## YOUR GOAL
Reproduce each of the following rows verbatim, character for character, with no additions or omissions.
##### AVAILABLE DATA #####
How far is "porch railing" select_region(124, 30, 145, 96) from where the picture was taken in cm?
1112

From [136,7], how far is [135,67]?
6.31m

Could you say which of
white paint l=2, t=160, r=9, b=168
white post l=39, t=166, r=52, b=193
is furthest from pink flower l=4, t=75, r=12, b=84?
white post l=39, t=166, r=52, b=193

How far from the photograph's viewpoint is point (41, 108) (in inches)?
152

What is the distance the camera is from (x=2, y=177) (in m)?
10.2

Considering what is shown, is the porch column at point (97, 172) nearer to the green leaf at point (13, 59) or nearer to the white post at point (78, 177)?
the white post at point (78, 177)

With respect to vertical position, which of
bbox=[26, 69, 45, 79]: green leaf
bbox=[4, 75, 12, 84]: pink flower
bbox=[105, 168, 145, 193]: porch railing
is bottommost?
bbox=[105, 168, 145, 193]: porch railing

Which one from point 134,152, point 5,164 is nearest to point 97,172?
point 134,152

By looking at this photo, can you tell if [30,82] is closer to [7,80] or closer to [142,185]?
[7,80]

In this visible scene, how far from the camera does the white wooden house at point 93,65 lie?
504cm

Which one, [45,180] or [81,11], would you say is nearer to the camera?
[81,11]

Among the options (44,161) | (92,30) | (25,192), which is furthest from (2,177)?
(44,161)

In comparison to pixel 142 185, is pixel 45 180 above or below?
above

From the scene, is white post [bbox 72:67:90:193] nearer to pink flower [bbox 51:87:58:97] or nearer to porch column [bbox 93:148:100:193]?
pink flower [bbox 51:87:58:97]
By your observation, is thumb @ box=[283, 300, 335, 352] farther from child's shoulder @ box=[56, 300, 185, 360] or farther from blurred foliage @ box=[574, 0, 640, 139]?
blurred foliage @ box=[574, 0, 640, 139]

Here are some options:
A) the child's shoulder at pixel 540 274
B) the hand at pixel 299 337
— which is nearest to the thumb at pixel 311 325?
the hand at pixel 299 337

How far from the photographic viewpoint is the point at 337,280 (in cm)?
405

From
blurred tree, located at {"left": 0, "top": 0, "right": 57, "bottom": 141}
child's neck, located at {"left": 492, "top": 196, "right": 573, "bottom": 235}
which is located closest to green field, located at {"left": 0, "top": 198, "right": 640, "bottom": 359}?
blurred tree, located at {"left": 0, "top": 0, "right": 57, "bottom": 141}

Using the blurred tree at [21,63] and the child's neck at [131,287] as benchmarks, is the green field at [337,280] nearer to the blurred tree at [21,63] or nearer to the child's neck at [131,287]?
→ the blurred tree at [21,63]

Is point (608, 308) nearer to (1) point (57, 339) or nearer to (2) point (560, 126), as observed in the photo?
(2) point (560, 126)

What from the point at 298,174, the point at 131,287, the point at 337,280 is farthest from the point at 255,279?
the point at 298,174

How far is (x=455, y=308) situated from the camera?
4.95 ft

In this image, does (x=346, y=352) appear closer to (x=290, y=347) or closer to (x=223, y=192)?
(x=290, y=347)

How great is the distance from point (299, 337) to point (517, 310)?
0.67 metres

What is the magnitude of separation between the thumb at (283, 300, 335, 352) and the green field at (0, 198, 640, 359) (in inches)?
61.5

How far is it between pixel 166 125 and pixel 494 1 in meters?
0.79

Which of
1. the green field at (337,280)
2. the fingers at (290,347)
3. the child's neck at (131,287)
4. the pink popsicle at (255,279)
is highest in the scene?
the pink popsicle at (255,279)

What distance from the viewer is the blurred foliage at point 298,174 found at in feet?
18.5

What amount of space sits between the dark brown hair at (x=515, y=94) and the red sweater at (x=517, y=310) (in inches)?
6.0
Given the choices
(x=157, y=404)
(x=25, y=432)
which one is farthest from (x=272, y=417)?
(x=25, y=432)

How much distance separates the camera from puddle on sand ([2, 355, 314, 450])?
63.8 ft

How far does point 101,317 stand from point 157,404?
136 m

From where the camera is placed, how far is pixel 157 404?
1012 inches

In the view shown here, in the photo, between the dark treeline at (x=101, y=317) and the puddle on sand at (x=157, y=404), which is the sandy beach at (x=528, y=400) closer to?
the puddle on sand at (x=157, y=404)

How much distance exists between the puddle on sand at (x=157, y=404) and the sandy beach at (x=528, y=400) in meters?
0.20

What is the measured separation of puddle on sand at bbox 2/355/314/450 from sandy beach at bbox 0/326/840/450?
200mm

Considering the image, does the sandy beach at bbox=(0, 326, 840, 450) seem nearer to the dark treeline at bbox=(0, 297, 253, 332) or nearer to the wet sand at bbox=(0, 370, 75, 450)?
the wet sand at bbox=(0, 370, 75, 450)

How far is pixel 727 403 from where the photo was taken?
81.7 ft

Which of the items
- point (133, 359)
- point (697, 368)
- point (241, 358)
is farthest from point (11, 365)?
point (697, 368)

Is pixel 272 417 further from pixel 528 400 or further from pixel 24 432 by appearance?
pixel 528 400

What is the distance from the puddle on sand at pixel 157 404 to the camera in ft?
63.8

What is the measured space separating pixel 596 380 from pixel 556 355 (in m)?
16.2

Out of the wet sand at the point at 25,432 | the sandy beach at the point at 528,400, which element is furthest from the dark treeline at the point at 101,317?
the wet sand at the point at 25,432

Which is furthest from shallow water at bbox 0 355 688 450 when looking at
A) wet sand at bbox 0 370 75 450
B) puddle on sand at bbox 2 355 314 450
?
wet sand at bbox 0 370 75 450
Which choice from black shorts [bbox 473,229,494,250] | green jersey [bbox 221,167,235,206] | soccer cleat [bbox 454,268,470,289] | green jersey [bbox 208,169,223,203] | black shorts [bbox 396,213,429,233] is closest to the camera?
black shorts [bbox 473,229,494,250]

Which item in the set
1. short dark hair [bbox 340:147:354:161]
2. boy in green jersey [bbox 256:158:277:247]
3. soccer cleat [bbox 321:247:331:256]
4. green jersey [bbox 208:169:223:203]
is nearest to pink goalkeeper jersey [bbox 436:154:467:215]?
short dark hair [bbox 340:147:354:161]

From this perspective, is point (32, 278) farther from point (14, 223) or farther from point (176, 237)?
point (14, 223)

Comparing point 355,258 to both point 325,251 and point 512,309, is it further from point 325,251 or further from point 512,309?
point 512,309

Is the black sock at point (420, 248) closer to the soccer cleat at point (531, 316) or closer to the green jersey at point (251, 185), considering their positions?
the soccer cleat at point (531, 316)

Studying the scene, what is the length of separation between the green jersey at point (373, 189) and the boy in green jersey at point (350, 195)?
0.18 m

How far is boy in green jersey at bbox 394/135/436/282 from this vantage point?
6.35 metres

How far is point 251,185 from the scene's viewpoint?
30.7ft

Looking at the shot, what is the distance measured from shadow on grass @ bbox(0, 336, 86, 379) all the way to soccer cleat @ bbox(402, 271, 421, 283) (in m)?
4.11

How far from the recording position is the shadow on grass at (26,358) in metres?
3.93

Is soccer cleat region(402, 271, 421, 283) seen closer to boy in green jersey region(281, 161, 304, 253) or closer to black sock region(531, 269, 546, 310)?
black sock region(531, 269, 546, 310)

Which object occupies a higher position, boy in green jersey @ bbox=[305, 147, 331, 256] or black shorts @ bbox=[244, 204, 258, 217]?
#####
## SOLUTION TO THE PROBLEM
How far is "porch railing" select_region(124, 30, 145, 96) from where the picture was taken in cm?
1112

From [136,7], how far is [135,67]?
6.31m

Could you say which of
white paint l=2, t=160, r=9, b=168
white post l=39, t=166, r=52, b=193
is furthest from pink flower l=4, t=75, r=12, b=84?
white post l=39, t=166, r=52, b=193

How far from the photograph's viewpoint is point (41, 108) (in inches)?
152

What is the distance the camera is from (x=2, y=177) (in m)?
10.2

Considering what is shown, is the porch column at point (97, 172) nearer to the green leaf at point (13, 59) or nearer to the white post at point (78, 177)?
the white post at point (78, 177)

With respect to vertical position, which of
bbox=[26, 69, 45, 79]: green leaf
bbox=[4, 75, 12, 84]: pink flower
bbox=[105, 168, 145, 193]: porch railing
is bottommost?
bbox=[105, 168, 145, 193]: porch railing

Which one from point 134,152, point 5,164 is nearest to point 97,172?
point 134,152

By looking at this photo, can you tell if [30,82] is closer to [7,80] or closer to [142,185]?
[7,80]

In this visible scene, how far from the camera does the white wooden house at point 93,65 lie?
504cm

Which one, [45,180] or [81,11], would you say is nearer to the camera?
[81,11]

Among the options (44,161) | (92,30) | (25,192), which is furthest from (2,177)?
(44,161)

In comparison to pixel 142 185, is pixel 45 180 above or below?
above

From the scene, is white post [bbox 72:67:90:193] nearer to pink flower [bbox 51:87:58:97] or nearer to porch column [bbox 93:148:100:193]?
pink flower [bbox 51:87:58:97]
By your observation, is thumb @ box=[283, 300, 335, 352] farther from child's shoulder @ box=[56, 300, 185, 360] or farther from blurred foliage @ box=[574, 0, 640, 139]?
blurred foliage @ box=[574, 0, 640, 139]

Here are some options:
A) the child's shoulder at pixel 540 274
B) the hand at pixel 299 337
— which is nearest to the thumb at pixel 311 325?
the hand at pixel 299 337

How far from the photographic viewpoint is the point at 337,280 (in cm)?
405

From
blurred tree, located at {"left": 0, "top": 0, "right": 57, "bottom": 141}
child's neck, located at {"left": 492, "top": 196, "right": 573, "bottom": 235}
which is located closest to green field, located at {"left": 0, "top": 198, "right": 640, "bottom": 359}?
blurred tree, located at {"left": 0, "top": 0, "right": 57, "bottom": 141}

Using the blurred tree at [21,63] and the child's neck at [131,287] as benchmarks, is the green field at [337,280] nearer to the blurred tree at [21,63] or nearer to the child's neck at [131,287]?
→ the blurred tree at [21,63]

Is point (608, 308) nearer to (1) point (57, 339) or nearer to (2) point (560, 126), as observed in the photo?
(2) point (560, 126)

What from the point at 298,174, the point at 131,287, the point at 337,280 is farthest from the point at 255,279?
the point at 298,174

How far is (x=455, y=308) situated from the camera?
4.95 ft

In this image, does (x=346, y=352) appear closer to (x=290, y=347) or closer to (x=223, y=192)?
(x=290, y=347)

How great is the distance from point (299, 337) to point (517, 310)?
0.67 metres

What is the magnitude of separation between the thumb at (283, 300, 335, 352) and the green field at (0, 198, 640, 359) (in inches)?
61.5

How far is it between pixel 166 125 and pixel 494 1 in meters?
0.79

Which of
1. the green field at (337,280)
2. the fingers at (290,347)
3. the child's neck at (131,287)
4. the pink popsicle at (255,279)
is highest in the scene?
the pink popsicle at (255,279)

What distance from the viewer is the blurred foliage at point 298,174 found at in feet?
18.5

What amount of space sits between the dark brown hair at (x=515, y=94) and the red sweater at (x=517, y=310) (in inches)?
6.0
Given the choices
(x=157, y=404)
(x=25, y=432)
which one is farthest from (x=272, y=417)?
(x=25, y=432)

How much distance separates the camera from puddle on sand ([2, 355, 314, 450])?
63.8 ft

How far does point 101,317 stand from point 157,404?
136 m

From where the camera is placed, how far is pixel 157 404?
1012 inches

In the view shown here, in the photo, between the dark treeline at (x=101, y=317) and the puddle on sand at (x=157, y=404), which is the sandy beach at (x=528, y=400) closer to?
the puddle on sand at (x=157, y=404)

How much distance exists between the puddle on sand at (x=157, y=404) and the sandy beach at (x=528, y=400) in meters?
0.20

What is the measured separation of puddle on sand at bbox 2/355/314/450 from sandy beach at bbox 0/326/840/450?
200mm

Considering the image, does the sandy beach at bbox=(0, 326, 840, 450) seem nearer to the dark treeline at bbox=(0, 297, 253, 332) or nearer to the wet sand at bbox=(0, 370, 75, 450)?
the wet sand at bbox=(0, 370, 75, 450)

How far is pixel 727 403 from where the photo was taken?
81.7 ft

Which of the items
- point (133, 359)
- point (697, 368)
- point (241, 358)
is farthest from point (11, 365)?
point (697, 368)

Is pixel 272 417 further from pixel 528 400 or further from pixel 24 432 by appearance?
pixel 528 400

What is the distance from the puddle on sand at pixel 157 404 to the camera in ft?
63.8

What is the measured space separating pixel 596 380 from pixel 556 355 (in m)?
16.2

Out of the wet sand at the point at 25,432 | the sandy beach at the point at 528,400, which element is furthest from the dark treeline at the point at 101,317?
the wet sand at the point at 25,432

Which is furthest from shallow water at bbox 0 355 688 450 when looking at
A) wet sand at bbox 0 370 75 450
B) puddle on sand at bbox 2 355 314 450
?
wet sand at bbox 0 370 75 450
Which choice from black shorts [bbox 473,229,494,250] | green jersey [bbox 221,167,235,206] | soccer cleat [bbox 454,268,470,289] | green jersey [bbox 208,169,223,203] | black shorts [bbox 396,213,429,233] is closest to the camera?
black shorts [bbox 473,229,494,250]

Which item in the set
1. short dark hair [bbox 340:147:354:161]
2. boy in green jersey [bbox 256:158:277:247]
3. soccer cleat [bbox 321:247:331:256]
4. green jersey [bbox 208:169:223:203]
is nearest to pink goalkeeper jersey [bbox 436:154:467:215]?
short dark hair [bbox 340:147:354:161]

From this perspective, is point (32, 278) farther from point (14, 223) or farther from point (176, 237)?
point (14, 223)

Comparing point 355,258 to both point 325,251 and point 512,309, is it further from point 325,251 or further from point 512,309?
point 512,309

Is the black sock at point (420, 248) closer to the soccer cleat at point (531, 316) or closer to the green jersey at point (251, 185), considering their positions?
the soccer cleat at point (531, 316)

Studying the scene, what is the length of separation between the green jersey at point (373, 189) and the boy in green jersey at point (350, 195)?
0.18 m

How far is boy in green jersey at bbox 394/135/436/282 from this vantage point?
6.35 metres

How far is point 251,185 from the scene's viewpoint?
30.7ft

Looking at the shot, what is the distance measured from shadow on grass @ bbox(0, 336, 86, 379) all the way to soccer cleat @ bbox(402, 271, 421, 283) (in m)?
4.11

How far from the recording position is the shadow on grass at (26,358) in metres?
3.93

Is soccer cleat region(402, 271, 421, 283) seen closer to boy in green jersey region(281, 161, 304, 253) or closer to black sock region(531, 269, 546, 310)?
black sock region(531, 269, 546, 310)

Which object occupies a higher position, boy in green jersey @ bbox=[305, 147, 331, 256] or black shorts @ bbox=[244, 204, 258, 217]?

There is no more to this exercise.